What would you call the stylistic omission of punctuation?
The best existing candidates have both been aired. As I said in my comments on Oerlekens, one problem is that ‘the Greeks did not have a word for it’. Indeed, they did not have punctuation at all. Failing the Greeks, the Americans are very good at coining words and phrases. So ‘run-on’ is in origin an American English expression.
But today’s Greeks do have a word for punctuation which might do: stixi (στίξη). It is derived from the ancient word stichos (στιχος), meaning a rank of soldiers. But the word came also to denote musical notation. From that it must have been adopted as the best word for punctuation.

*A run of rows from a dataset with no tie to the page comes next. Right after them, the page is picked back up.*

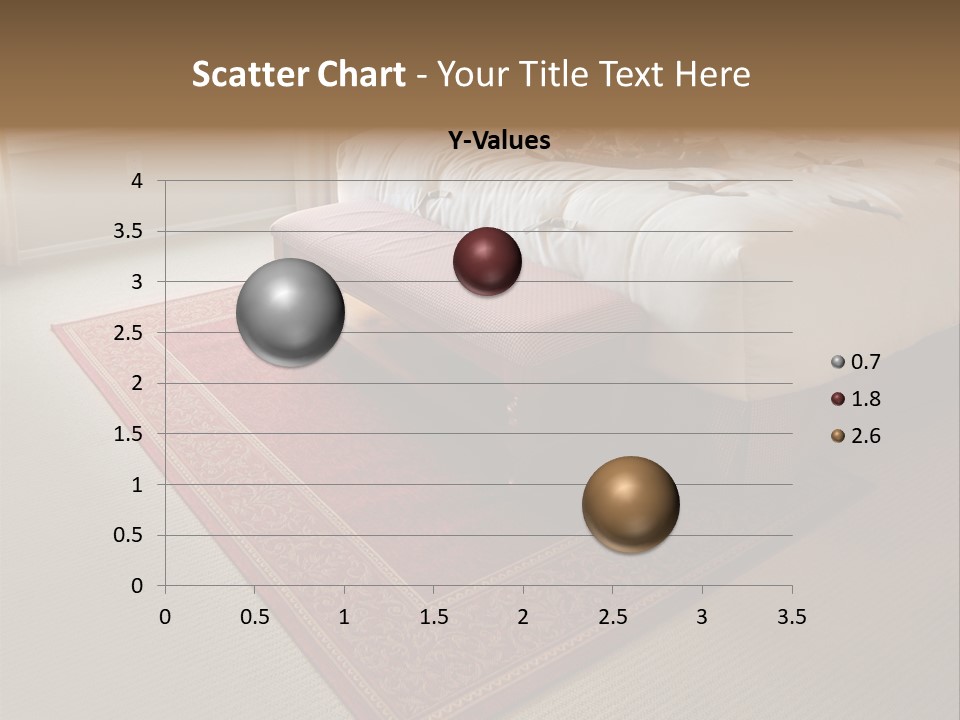 Scatter Chart - Your Title Text Here

Y-Values

4
3.5
3
2.5
2
1.5
1
0.5
0

0 0.5 1 1.5 2 2.5 3 3.5

0.7
1.8
2.6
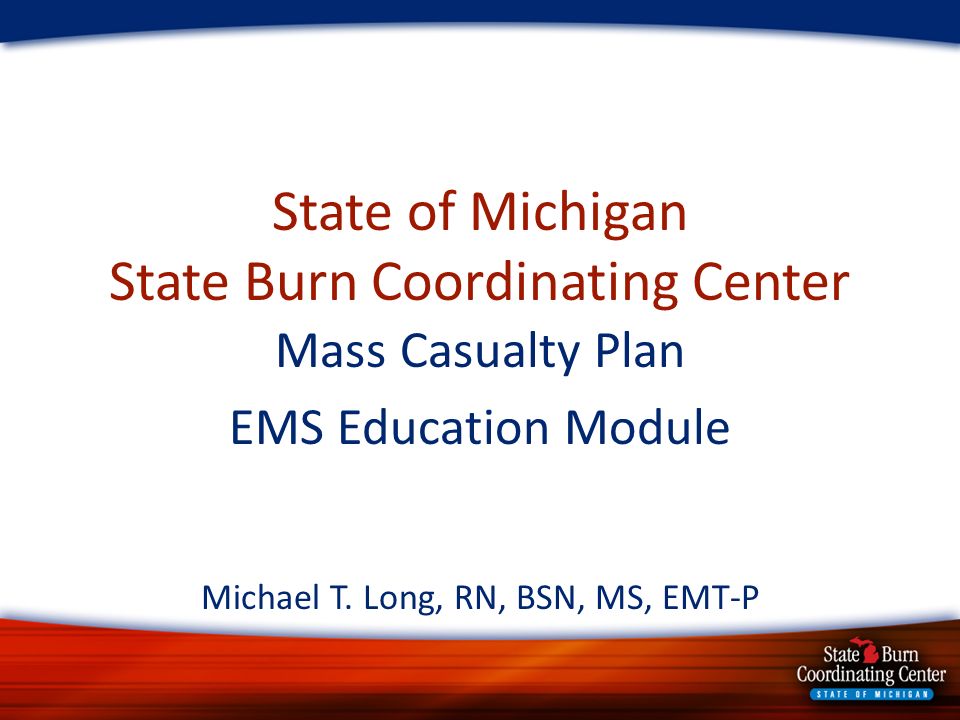 State of Michigan
State Burn Coordinating Center
Mass Casualty Plan
EMS Education Module

Michael T. Long, RN, BSN, MS, EMT-P

State Burn
Coordinating Center
STATE OF MICHIGAN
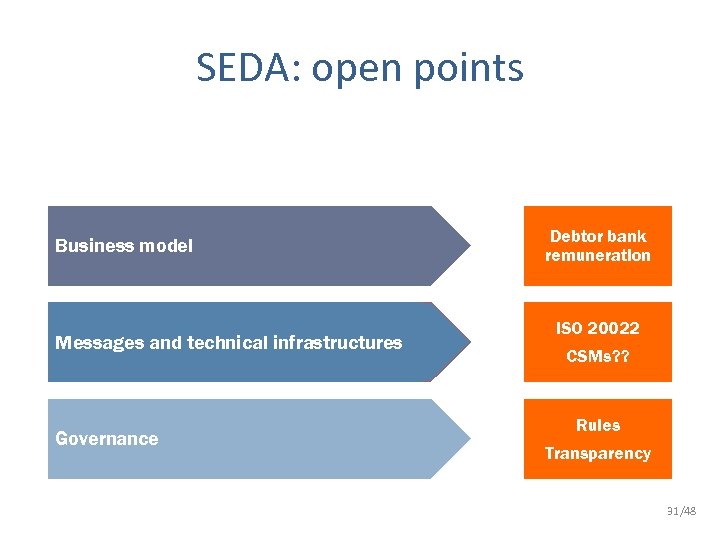 SEDA: open points

Business model

Debtor bank remuneration

Messages and technical infrastructures

ISO 20022

CSMs??

Governance

Rules

Transparency

31/48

From there, we might be able to construct the literary term Matthew Sbarr is seeking.
To turn it into its negative, you would add the *privative alpha, as in astixia. It might be astixis; or it might be astichism. Either would be a legitimate coinage. Because neither has been used before, so far as I can discover, you have a free choice. I prefer the former.
The trouble with this, however, is that before it can be used, you or someone has to publish an article on the subject and hope some readers run up the flag and salute!

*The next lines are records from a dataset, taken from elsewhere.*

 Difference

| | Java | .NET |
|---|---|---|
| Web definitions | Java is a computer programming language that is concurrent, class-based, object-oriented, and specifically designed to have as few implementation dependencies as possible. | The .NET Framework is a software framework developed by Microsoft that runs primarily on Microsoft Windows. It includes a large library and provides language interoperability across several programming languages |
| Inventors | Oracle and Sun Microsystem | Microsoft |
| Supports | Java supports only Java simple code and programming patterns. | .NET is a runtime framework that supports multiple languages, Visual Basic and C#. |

Short of that you are left with ‘run-on’ and ‘stream of consciousness’, neither of which is ideal.
As a last resort, I wonder if ‘the Germans have a word for it’: they often do! In fact, looking up the word unpunctuatedness, I find the word unpunktiertheit.

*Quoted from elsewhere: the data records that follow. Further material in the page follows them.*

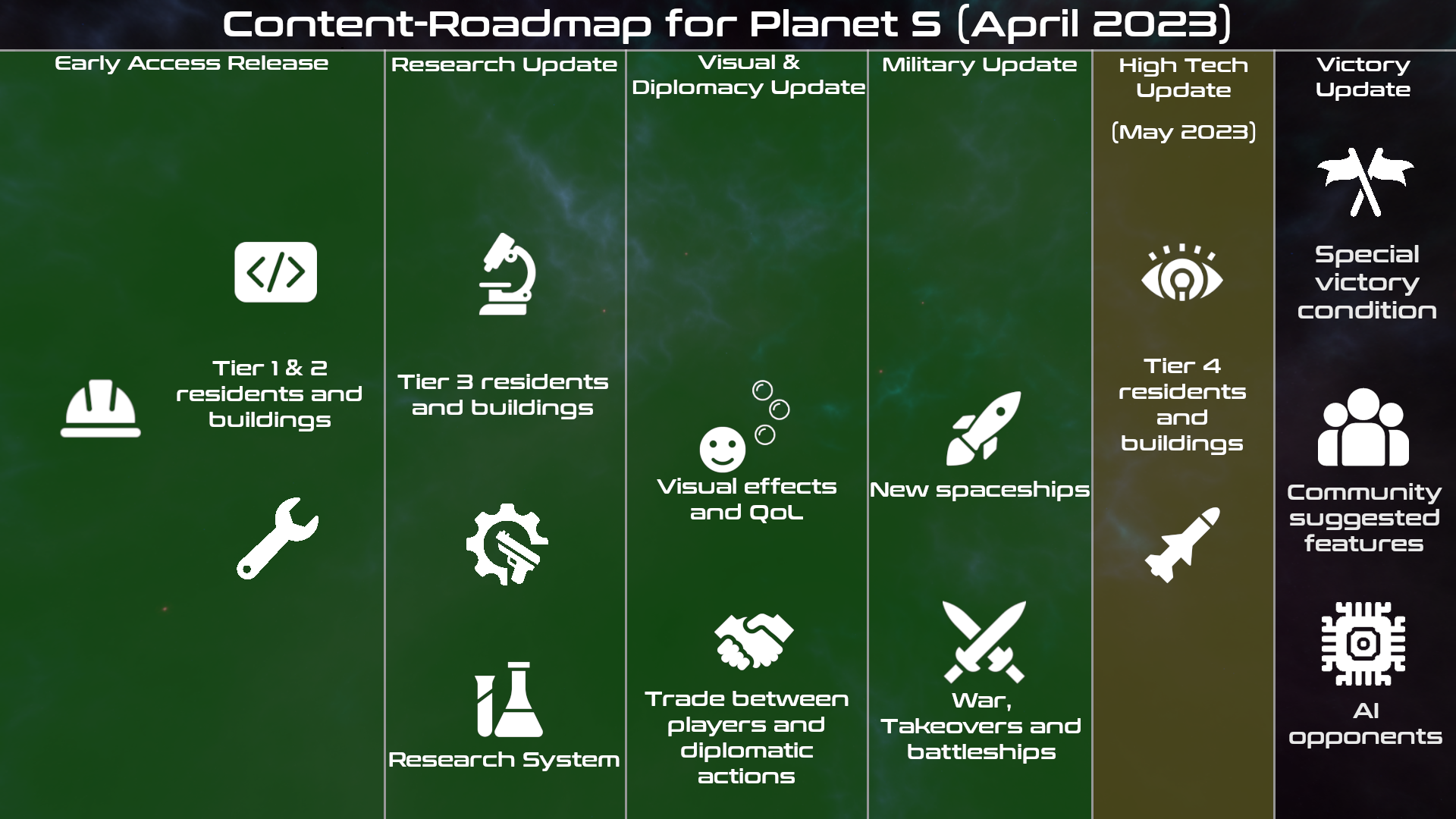 Content-Roadmap for Planet S (April 2023)

Early Access Release

Tier 1 & 2 residents and buildings

Research Update

Tier 3 residents and buildings

Research System

Visual & Diplomacy Update

Visual effects and QoL

Trade between players and diplomatic actions

Military Update

New spaceships

War, Takeovers and battleships

High Tech Update

(May 2023)

Tier 4 residents and buildings

Victory Update

Special victory condition

Community suggested features

AI opponents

This, in turn, has led me to discover that critical commentators on Joyce do use the term unpunctuatedness to express the quality of some of his writing. For example, Derek Atridge uses it in Joyce Effects. This refers to the quality of the practice rather than to the practice itself. But there it is.
The first thing that came to mind was James Joyce, and more specifically Ulysses, where he uses a narrative technique called stream of consciousness:
In literary criticism, stream of consciousness is a narrative mode or method that attempts to depict the multitudinous thoughts and feelings which pass through the mind.
As the Wikipedia-article mentions, he didn't invent it and wasn't the first to use it.
Note that not all punctuation is excluded, as can be seen in this sample that is also quoted on Wikipedia:
a quarter after what an unearthly hour I suppose theyre just getting up in China now combing out their pigtails for the day well soon have the nuns ringing the angelus theyve nobody coming in to spoil their sleep except an odd priest or two for his night office the alarmlock next door at cockshout clattering the brains out of itself let me see if I can doze off 1 2 3 4 5 what kind of flowers are those they invented like the stars the wallpaper in Lombard street was much nicer the apron he gave me was like that something only I only wore it twice better lower this lamp and try again so that I can get up early
Proper names are still capitalised, and the space is not omitted.